A butterfly flew towards her, its beauty unfathomable. Surprisingly it landed on her right shoulder, and suddenly she could feel her breathing smoothen and time stand still. Rose feared shying it away if she tried holding it, so she silently prayed until her left hand reached out to it. Soon, the butterflies were flying over from all directions and resting peacefully on her body.

Timothy watched as Rose beautifully lay on the couch, her smile protruding from within her soul, her toes curling over the arm of the couch and only the sound of her breath filling the room. Her eyes closed as she was visibly lost in a world she had comfortably adapted to. Often, Timothy lovingly looked at her as she smiled to herself. Whatever was happening on the other side should have been amusing enough. He was now finishing the art, and as he held it towards the light, he felt that it was the best work he was yet to put out and something the world wasn’t ready for yet. He had often thought that if someone had seen him paint, and strike his brushes over the canvas, they would be envious of his fervent streak and wildly endearing imagination.

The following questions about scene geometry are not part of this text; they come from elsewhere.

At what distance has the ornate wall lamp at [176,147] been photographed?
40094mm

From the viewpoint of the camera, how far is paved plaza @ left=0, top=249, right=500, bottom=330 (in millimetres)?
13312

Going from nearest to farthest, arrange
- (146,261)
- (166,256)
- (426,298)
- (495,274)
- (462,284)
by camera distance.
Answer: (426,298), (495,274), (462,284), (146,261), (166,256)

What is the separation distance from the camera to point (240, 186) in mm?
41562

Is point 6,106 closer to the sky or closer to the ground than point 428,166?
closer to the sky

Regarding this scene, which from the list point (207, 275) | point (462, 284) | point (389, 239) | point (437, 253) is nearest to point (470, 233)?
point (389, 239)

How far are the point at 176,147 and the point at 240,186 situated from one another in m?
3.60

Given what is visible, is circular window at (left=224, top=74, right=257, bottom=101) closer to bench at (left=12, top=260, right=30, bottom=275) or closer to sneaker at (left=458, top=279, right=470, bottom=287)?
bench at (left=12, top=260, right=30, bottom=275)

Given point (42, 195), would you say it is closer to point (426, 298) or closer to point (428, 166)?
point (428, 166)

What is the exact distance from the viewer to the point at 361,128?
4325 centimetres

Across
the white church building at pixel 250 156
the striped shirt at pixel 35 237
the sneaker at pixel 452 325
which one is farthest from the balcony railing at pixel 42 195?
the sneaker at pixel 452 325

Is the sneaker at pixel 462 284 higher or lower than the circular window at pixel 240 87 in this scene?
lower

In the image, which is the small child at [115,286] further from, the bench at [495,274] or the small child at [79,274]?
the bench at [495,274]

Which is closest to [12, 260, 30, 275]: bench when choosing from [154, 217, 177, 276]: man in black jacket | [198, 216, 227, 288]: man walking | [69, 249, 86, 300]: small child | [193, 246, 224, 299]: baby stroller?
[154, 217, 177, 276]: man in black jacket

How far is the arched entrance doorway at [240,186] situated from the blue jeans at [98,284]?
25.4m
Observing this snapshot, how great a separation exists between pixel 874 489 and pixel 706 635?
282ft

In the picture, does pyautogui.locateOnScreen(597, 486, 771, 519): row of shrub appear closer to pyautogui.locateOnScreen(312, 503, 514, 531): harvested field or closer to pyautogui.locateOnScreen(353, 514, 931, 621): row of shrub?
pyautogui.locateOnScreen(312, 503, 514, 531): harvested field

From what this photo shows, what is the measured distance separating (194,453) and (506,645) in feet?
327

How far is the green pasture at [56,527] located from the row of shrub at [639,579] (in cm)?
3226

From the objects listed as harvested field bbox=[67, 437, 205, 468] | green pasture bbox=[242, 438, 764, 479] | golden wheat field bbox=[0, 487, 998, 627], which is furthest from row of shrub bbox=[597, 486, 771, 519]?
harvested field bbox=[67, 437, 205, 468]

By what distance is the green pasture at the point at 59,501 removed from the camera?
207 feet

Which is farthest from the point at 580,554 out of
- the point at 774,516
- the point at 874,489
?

Rose walked over to the canvas and marvelled at how meticulous he had been, but mostly because his craft was serene. It resembled nothing of the room’s setting, nor of the posture she had assumed. And if she were to be accurate, it would have been more appropriate to say that it was as though both had travelled into another world, only she was his transporter. She had invited him to see and feel all that was to her, and he had birthed something extraordinary. Suddenly, watching her emotions rush through her facial expressions, as she moved around the canvas, wanting to touch and feel the butterflies as she had in her dream, he felt excited for the Gemini Arts Exhibition that The Pagers National Gallery had organized for the coming week.

 

Sitting on the foot of her bed, her body soaked in sweat, she couldn’t stop her tears from rushing down her cheeks as she starred at a blank wall. Knowing that the painting that had presented him with an opportunity for an international tour he didn’t get to experience hung directly opposite the wall in the next room tormented her. It was the last one he had had the chance to bring to life before he vanished off the face of the earth, and she hated it for that. The last one whose process she could vividly remember and whose outcome had been beauty personified.

It had only been about a month before his European tour, a week after the local one, that Timothy had had an unfortunate encounter with death in a car crash, and the gods had not granted him a second chance. The only thing she had learnt in their years of courting was that he had somehow realized that he had less time to spend with her, less time to do anything really and so he had made sure to passionately paint their memories with his artistic brush while they still had time. Most of the paintings that featured her had been telepathically created. They were not physically bound, and often presented a special and unique nature of their intimate relationship.

While she hated that life had been unfair by snatching away her loved one a little too soon, she was yet to come to terms that he still could be her muse as much as she had been his, that his name could continue to thrive in her heart as much as it did in the world, even after his death. She could still revisit that place he had seen her flourish in when he created an artistic treasure that was now the world’s greatest artistic marvel. When she thought about how the world saw her as his muse, she was besides herself. Perhaps she could turn her life around and let his spirit do the musing this time around.